DATA SUPPLIED:

§ §

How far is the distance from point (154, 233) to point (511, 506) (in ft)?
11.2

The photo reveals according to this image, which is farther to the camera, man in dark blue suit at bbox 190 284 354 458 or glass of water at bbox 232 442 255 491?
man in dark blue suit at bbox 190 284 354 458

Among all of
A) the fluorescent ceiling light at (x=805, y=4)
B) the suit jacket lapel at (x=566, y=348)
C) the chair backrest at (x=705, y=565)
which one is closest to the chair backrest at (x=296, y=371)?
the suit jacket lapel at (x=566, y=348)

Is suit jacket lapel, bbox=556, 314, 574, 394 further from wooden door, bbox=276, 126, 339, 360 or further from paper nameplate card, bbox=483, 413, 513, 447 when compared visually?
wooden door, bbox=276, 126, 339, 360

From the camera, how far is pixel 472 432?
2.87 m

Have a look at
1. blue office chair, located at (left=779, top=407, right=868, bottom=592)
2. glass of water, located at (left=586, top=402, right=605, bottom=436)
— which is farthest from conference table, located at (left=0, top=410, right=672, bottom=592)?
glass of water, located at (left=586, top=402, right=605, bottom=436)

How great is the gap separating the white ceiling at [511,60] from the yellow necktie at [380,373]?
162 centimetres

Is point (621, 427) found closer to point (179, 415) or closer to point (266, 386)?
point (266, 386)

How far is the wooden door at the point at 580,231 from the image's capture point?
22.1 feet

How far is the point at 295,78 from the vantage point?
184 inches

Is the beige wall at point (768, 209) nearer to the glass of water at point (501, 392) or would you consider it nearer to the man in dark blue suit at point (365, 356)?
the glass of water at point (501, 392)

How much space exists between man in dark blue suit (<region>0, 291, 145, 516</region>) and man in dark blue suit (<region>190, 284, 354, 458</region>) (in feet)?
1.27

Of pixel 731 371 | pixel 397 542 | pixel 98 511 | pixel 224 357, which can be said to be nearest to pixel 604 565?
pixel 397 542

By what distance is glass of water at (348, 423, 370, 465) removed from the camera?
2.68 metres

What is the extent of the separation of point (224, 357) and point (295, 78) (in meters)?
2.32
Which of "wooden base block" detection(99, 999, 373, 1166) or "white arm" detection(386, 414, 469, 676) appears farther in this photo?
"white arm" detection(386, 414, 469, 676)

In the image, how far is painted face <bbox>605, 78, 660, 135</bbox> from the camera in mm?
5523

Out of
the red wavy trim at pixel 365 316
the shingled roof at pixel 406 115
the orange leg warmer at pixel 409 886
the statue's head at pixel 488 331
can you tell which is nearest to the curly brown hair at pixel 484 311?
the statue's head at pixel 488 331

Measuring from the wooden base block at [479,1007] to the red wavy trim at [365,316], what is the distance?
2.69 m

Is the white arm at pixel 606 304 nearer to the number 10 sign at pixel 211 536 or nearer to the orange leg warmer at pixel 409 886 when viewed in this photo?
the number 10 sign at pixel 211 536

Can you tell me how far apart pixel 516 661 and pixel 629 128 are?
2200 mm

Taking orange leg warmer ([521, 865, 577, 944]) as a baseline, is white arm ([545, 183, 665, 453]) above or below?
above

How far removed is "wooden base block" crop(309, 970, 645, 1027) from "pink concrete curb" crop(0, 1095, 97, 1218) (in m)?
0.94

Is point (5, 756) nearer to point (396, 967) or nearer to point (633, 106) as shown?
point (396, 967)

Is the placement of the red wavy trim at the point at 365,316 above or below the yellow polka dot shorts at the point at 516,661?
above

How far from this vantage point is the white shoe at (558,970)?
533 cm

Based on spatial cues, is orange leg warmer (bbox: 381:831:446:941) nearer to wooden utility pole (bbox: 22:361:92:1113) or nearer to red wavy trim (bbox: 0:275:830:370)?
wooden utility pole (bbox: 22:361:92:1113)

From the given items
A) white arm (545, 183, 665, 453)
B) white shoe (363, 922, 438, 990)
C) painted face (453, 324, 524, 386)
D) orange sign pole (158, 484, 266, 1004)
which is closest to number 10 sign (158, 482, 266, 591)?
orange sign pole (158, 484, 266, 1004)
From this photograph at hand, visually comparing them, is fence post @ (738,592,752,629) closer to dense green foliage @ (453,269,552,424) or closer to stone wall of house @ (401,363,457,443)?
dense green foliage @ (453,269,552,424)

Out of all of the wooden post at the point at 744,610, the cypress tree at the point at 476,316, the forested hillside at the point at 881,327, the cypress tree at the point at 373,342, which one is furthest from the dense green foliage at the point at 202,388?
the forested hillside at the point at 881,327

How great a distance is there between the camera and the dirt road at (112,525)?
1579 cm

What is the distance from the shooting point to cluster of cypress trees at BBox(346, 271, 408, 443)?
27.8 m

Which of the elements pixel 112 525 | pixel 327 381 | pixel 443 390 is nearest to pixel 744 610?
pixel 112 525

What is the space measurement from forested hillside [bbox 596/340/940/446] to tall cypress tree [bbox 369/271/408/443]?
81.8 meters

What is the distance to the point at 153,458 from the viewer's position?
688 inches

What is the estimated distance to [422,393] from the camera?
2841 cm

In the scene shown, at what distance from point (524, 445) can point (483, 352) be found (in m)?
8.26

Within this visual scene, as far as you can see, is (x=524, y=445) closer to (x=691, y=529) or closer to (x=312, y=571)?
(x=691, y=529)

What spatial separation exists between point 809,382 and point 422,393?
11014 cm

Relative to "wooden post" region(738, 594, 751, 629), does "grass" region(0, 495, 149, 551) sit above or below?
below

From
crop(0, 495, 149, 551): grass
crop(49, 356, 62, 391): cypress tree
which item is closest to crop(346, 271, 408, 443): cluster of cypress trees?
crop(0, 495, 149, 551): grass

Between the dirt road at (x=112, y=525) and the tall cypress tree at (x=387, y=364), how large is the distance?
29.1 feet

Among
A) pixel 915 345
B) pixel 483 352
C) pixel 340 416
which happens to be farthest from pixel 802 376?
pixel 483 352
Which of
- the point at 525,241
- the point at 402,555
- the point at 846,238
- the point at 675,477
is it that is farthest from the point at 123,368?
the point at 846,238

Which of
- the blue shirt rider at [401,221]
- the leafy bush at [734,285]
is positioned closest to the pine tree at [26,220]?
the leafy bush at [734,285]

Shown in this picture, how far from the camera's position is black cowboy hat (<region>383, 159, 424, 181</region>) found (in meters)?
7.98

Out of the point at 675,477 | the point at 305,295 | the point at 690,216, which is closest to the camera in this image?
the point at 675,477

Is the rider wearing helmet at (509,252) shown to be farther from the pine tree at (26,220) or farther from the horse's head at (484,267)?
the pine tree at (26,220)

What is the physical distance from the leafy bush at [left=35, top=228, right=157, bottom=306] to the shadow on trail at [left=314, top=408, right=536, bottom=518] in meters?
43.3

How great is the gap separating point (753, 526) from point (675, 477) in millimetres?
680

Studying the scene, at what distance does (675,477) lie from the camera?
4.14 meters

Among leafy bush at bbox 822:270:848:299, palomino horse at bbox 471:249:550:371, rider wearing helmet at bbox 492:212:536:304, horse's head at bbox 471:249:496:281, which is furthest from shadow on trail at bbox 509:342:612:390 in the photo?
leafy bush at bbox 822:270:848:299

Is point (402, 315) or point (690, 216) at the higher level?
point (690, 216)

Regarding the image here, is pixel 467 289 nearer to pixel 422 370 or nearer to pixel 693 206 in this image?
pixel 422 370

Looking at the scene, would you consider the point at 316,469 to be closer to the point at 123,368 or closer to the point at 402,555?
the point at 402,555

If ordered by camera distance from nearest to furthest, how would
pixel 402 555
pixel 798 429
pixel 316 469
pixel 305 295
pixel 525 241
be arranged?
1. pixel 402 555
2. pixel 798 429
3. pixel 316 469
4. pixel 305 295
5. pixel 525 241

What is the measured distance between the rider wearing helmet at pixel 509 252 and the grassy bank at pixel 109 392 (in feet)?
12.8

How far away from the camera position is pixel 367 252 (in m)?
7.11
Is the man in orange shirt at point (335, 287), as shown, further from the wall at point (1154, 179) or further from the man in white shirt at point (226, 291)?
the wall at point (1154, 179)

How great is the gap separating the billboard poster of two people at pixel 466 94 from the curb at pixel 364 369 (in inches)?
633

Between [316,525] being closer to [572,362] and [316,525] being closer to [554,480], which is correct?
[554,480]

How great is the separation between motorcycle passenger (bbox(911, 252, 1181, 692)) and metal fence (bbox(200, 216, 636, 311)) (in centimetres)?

§ §

YOUR INSTRUCTIONS: Could you rewrite the records from the line that has "How far away" through the end of the records, substituting "advertising poster" for "billboard poster" and leaving everything else unchanged?

ANSWER TO THIS EXERCISE:
How far away from the camera position is pixel 367 252 (in m)?
7.11
Is the man in orange shirt at point (335, 287), as shown, further from the wall at point (1154, 179) or further from the man in white shirt at point (226, 291)?
the wall at point (1154, 179)

How great is the gap separating the advertising poster of two people at pixel 466 94 from the curb at pixel 364 369 (in inches)?
633

Between [316,525] being closer to [572,362] and [316,525] being closer to [554,480], which is correct?
[554,480]

How great is the separation between motorcycle passenger (bbox(911, 252, 1181, 692)) and metal fence (bbox(200, 216, 636, 311)) (in centimetres)?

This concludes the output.